Fulton Mayor Deana Michaels announced the Manufacturing Month declaration at a Friday ceremony, held on a date widely recognized as National Manufacturing Day. Michaels noted products made in Fulton are “shipped all over the world,” and said as the city aims to improve neighborhoods and the waterfront through various programs, such as the $10 million state Downtown Revitalization Initiative (DRI), officials must not ignore the city’s job creators and the role manufacturing played in the development of Fulton.
“We have a rich history of manufacturing,” Michaels said, calling Fulton “a city that makes things,” ranging from containers to hospital scrubs, food and custom parts for various end uses. “It’s a story we need to talk about, but we also need to talk about the future and what’s possible here in Fulton.”
Michaels recognized Huhtamaki, Davis-Standard, Universal Metal Works and other major and minor job creators in the city and said the Friday event was aimed at kicking off a month of initiatives to support manufacturing in Fulton.
Michaels said Fulton’s future is largely linked to its manufacturers, which invest in employees, technology and equipment and provide residents with high paying jobs and training.
“Our manufacturing partners see a future in Fulton and help to move us forward together” Michaels said. “The city of Fulton recognizes the importance of these relationships today. It’s not just about recognizing the past accomplishments but also our commitment to the future success we can achieve together.”
State Assembly Minority Leader Will Barclay, R-Pulaski, said elected officials hold a lot of different events, but recognition of job creators is probably something that does not happen enough.

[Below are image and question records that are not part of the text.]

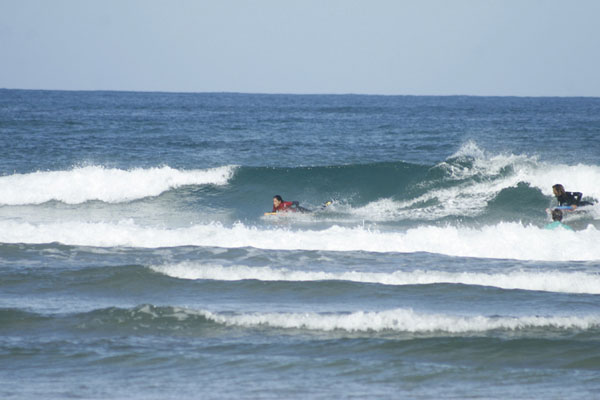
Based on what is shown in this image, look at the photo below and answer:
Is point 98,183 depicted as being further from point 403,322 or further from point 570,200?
point 403,322

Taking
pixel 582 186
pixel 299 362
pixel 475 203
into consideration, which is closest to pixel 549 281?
pixel 299 362

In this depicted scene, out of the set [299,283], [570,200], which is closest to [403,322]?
[299,283]

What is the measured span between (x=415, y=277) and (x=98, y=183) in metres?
14.8

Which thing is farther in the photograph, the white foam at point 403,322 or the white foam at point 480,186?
the white foam at point 480,186

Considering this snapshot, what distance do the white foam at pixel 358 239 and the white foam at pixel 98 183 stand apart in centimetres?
633

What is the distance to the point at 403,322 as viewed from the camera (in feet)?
28.7

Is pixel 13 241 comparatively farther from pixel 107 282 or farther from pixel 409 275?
pixel 409 275

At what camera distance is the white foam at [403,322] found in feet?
28.3

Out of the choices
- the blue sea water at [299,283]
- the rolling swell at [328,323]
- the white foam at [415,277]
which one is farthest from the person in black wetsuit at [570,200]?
the rolling swell at [328,323]

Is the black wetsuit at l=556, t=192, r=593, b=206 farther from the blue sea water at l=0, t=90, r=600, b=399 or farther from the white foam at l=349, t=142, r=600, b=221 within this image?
the white foam at l=349, t=142, r=600, b=221

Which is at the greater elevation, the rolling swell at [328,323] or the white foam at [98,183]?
the white foam at [98,183]

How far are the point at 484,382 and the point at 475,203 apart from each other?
1429cm

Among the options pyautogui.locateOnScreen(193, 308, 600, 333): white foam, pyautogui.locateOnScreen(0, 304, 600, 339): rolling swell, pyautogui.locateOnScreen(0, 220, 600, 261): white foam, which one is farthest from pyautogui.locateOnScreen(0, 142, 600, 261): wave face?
pyautogui.locateOnScreen(0, 304, 600, 339): rolling swell

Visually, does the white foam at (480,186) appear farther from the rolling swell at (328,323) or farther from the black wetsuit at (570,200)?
the rolling swell at (328,323)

“The last couple years have been difficult with the pandemic, the shutdowns and the travel restrictions and we know it’s very difficult for businesses to do business in New York state,” Barclay said. “So I want to say ‘thank you’ to all the manufacturers out there that have persevered because it hasn’t been easy.”

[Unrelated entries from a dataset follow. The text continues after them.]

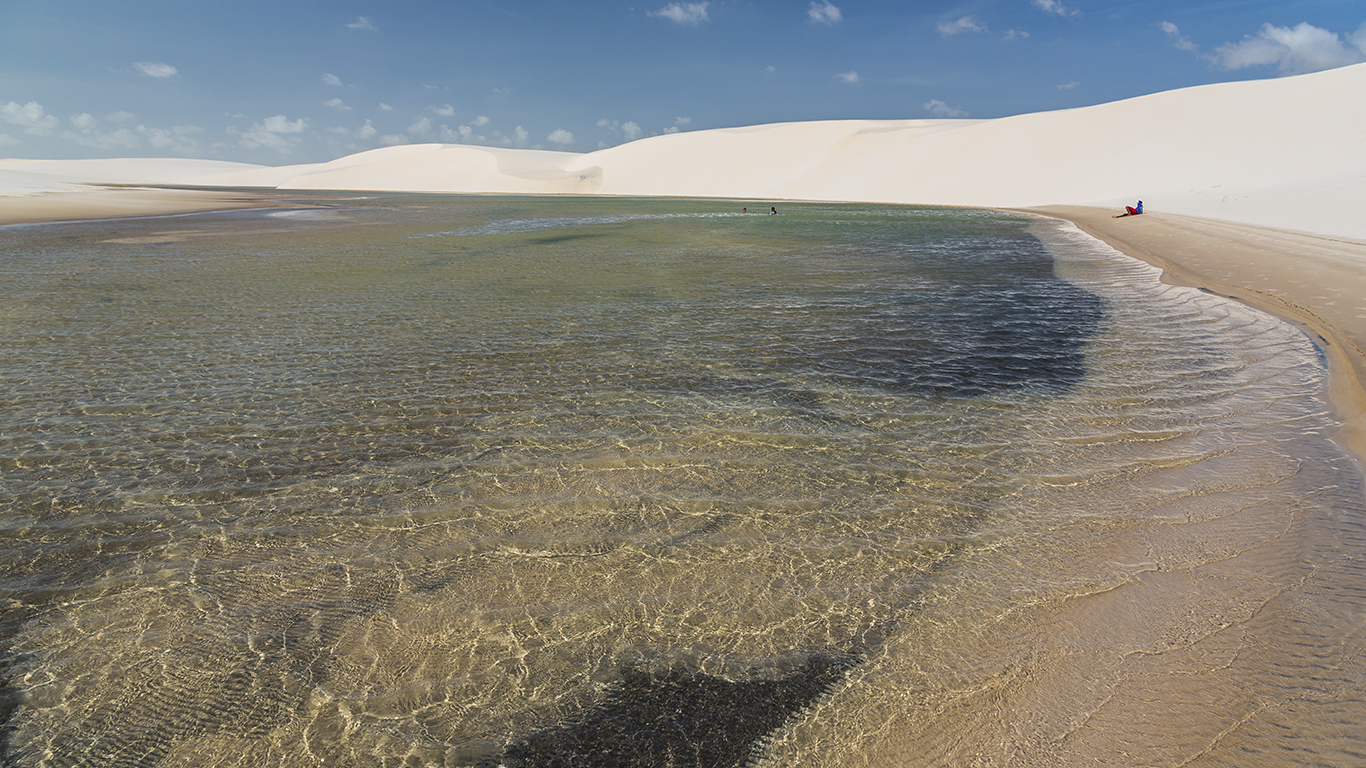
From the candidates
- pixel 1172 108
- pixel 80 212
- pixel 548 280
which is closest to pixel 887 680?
pixel 548 280

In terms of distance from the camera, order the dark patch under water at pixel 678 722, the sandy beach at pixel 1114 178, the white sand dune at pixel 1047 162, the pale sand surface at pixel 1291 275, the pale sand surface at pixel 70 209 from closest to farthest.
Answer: the dark patch under water at pixel 678 722 → the pale sand surface at pixel 1291 275 → the sandy beach at pixel 1114 178 → the pale sand surface at pixel 70 209 → the white sand dune at pixel 1047 162

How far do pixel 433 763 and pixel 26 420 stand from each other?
6.11 m

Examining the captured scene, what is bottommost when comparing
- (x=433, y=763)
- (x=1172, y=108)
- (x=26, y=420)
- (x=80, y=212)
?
Answer: (x=433, y=763)

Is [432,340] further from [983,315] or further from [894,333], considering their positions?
[983,315]

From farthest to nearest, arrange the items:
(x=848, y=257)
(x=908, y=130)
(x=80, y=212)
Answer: (x=908, y=130) → (x=80, y=212) → (x=848, y=257)

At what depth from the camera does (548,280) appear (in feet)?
46.6

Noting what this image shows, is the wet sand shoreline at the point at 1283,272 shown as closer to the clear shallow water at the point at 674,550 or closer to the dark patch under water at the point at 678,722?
the clear shallow water at the point at 674,550


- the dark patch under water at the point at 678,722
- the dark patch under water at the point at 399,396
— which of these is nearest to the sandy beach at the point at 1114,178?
the dark patch under water at the point at 399,396

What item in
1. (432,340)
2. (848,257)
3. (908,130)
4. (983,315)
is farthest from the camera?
(908,130)

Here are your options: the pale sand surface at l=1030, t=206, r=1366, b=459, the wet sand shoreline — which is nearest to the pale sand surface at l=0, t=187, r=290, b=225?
the wet sand shoreline

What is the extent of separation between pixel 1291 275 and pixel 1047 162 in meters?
57.0

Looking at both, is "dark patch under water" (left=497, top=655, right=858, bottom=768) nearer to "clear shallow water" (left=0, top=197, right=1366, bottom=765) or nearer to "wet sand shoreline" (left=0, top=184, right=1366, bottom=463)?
"clear shallow water" (left=0, top=197, right=1366, bottom=765)

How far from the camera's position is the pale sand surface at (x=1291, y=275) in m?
6.98

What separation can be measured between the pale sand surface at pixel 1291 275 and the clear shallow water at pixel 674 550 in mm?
388
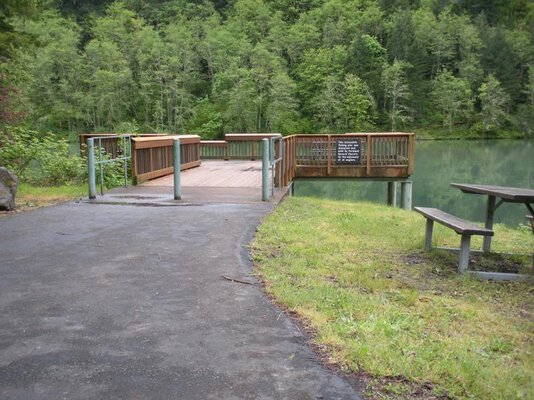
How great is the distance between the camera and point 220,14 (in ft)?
292

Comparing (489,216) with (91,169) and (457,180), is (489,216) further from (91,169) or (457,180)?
(457,180)

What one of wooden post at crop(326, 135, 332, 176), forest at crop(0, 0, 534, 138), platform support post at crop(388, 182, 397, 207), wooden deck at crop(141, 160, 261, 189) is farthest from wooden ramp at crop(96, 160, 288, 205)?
forest at crop(0, 0, 534, 138)

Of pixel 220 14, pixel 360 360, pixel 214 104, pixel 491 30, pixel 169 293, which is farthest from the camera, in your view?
pixel 220 14

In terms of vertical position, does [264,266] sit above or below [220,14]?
below

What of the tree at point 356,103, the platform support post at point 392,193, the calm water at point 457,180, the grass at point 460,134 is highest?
the tree at point 356,103

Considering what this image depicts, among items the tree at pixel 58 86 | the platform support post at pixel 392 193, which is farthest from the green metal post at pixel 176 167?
the tree at pixel 58 86

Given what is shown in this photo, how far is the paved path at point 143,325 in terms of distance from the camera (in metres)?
2.61

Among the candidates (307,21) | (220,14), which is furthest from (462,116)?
(220,14)

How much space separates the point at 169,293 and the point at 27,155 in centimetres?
962

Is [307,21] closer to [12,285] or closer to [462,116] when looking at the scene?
[462,116]

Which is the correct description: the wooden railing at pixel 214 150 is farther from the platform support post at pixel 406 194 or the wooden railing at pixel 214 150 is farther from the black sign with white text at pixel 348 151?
the platform support post at pixel 406 194

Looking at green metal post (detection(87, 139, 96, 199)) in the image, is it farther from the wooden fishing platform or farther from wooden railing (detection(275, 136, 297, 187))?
wooden railing (detection(275, 136, 297, 187))

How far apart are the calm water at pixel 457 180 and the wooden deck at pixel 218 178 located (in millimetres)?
2698

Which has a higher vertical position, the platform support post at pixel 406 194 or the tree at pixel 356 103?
the tree at pixel 356 103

Barclay highlighted the importance of manufacturing in the nation, state and locally, noting for every dollar spent on manufacturing in 2019, another $2.79 is added to the economy — the highest multiplier of any economic sector — and for every worker hired in manufacturing there is another five workers hired in other sectors.
Manufacturing in New York in the year ending August 2021 was a $70 billion industry, Barclay said, and 14,000 manufacturing jobs were added in New York during that timeframe.
“It’s the backbone of our economy, particularly here in the city of Fulton,” Barclay said, thanking the product makers and assuring local manufacturers they have an ally in Albany. Several others spoke at the Friday event, including Oswego County Legislator Ralph Stacey Jr., R-Fulton, Greater Oswego-Fulton Chamber of Commerce Director Katie Toomey and representatives from Operation Oswego County, the Manufacturing Association of Central New York and Cayuga Community College (CCC), which is planning an advanced manufacturing institute at its Fulton campus.
CCC Associate Vice President of Academic Affairs Keiko Kimura said the school is committed to creating a more than 7,000 square foot, state-of-the-art facility to assist in training the manufacturing workforce of tomorrow. Kimura said CCC recognizes the strength of advanced manufacturing in the region and noted “now more than ever” there’s a need to help residents get back to work and learn the skills necessary to secure quality jobs.
Mayor Michaels expressed gratitude for all the manufacturers and said the city of Fulton is committed to manufacturers, workforce developers and other stakeholders. She vowed to continue supporting the manufacturing sector in Fulton.
Fulton has recently enacted a series of policies aimed at supporting business, Michaels said, including the forthcoming adoption of an updated city Comprehensive Plan and the use of federal relief funding for small business grants. Those initiatives will not be the end of the city’s support of manufacturers and business, the mayor said, highlighting a series of upcoming plans.
“We’re focused on developing a master plan with our friends and C&S Companies for the former Nestle site, to bring a vision and understanding of what it is we want that to become,” the mayor said. “Our DRI projects are starting, contracts are being signed and we expect by the end of the year DRI projects will begin. We’ve started to redevelop our economic and community development agency programs and it’s going strong. And we’re meeting with developers and investors on a regular basis who are interested in the city of Fulton.”
City officials are also focused on improving infrastructure throughout the city, Michaels said, and continuing partnerships with organizations aiming to enhance neighborhoods and grow the city’s workforce. Michaels said the city would unveil further initiatives as the month progresses.